Objetivo del ejercicio — Reproduce sin cambios las líneas de las entradas desde la que contiene "Elevation-wise, is the" hasta la que contiene "9164 millimetres", ambas incluidas, y no agregues ninguna otra.

[Entradas de una fuente de datos]

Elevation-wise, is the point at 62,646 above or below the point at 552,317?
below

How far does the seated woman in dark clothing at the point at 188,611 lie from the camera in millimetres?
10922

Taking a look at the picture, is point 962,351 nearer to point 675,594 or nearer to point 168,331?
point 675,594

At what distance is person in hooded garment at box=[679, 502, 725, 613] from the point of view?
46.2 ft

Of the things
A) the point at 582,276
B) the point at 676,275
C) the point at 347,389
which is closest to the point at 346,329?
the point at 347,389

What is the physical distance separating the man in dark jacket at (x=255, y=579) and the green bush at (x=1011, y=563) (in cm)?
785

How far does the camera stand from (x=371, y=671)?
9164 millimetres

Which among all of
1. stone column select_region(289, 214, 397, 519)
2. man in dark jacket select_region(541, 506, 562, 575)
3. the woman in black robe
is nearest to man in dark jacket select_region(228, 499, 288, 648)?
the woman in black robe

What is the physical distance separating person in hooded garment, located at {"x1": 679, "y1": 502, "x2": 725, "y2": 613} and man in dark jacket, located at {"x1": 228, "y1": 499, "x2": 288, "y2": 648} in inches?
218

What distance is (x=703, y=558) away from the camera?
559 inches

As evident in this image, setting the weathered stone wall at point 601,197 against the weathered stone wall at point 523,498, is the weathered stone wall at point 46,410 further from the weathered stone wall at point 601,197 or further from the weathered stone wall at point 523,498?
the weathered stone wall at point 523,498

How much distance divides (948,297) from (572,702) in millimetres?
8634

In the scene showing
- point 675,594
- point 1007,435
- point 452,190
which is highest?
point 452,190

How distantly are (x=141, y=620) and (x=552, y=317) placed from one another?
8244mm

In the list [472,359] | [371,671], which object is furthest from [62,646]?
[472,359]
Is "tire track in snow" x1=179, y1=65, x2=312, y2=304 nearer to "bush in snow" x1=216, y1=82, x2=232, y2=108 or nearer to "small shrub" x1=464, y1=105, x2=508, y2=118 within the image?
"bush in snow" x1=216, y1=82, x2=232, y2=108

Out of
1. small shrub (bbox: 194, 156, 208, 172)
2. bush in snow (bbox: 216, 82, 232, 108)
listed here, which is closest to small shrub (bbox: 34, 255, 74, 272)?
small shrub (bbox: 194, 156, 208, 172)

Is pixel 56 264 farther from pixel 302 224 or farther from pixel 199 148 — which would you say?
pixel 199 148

---

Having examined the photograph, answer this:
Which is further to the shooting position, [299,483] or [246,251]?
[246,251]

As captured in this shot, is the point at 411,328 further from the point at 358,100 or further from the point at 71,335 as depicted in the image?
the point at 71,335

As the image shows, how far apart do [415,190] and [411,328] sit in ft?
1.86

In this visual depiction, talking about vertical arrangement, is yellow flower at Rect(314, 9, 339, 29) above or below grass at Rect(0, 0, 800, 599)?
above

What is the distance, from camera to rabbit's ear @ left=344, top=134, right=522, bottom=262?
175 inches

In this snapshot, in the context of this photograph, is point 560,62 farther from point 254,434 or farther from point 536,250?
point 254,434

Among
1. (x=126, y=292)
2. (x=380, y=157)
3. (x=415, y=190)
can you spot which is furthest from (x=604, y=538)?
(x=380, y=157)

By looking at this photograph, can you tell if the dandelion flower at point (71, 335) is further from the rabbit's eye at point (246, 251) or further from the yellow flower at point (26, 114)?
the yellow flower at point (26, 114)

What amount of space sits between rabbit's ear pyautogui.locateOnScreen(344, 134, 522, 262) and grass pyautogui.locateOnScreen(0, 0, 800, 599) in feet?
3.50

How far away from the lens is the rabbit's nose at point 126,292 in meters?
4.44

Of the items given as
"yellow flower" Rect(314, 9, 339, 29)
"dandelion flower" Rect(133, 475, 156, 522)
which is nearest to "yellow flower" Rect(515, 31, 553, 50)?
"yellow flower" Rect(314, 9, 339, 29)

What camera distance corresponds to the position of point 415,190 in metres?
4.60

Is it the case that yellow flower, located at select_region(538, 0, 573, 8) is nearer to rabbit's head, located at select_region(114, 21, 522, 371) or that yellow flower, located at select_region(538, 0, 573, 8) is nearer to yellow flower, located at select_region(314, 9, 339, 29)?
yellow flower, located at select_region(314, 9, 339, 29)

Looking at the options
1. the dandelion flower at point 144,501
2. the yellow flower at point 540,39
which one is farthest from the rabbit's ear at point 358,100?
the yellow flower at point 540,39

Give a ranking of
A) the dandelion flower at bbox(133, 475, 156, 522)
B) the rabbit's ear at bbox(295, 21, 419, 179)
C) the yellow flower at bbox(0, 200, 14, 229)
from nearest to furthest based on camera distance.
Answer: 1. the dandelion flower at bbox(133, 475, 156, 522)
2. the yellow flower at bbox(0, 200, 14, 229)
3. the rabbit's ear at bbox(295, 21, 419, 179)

Salida completa —
Elevation-wise, is the point at 62,646 above or below the point at 552,317?
below

How far does the seated woman in dark clothing at the point at 188,611 lie from the camera in millimetres?
10922

Taking a look at the picture, is point 962,351 nearer to point 675,594 or nearer to point 168,331?
point 675,594

At what distance is person in hooded garment at box=[679, 502, 725, 613] from the point of view?
46.2 ft

Of the things
A) the point at 582,276
B) the point at 676,275
C) the point at 347,389
which is closest to the point at 346,329?
the point at 347,389

What is the physical distance separating the man in dark jacket at (x=255, y=579) and the green bush at (x=1011, y=563) (in cm)?
785

How far does the camera stand from (x=371, y=671)?
9164 millimetres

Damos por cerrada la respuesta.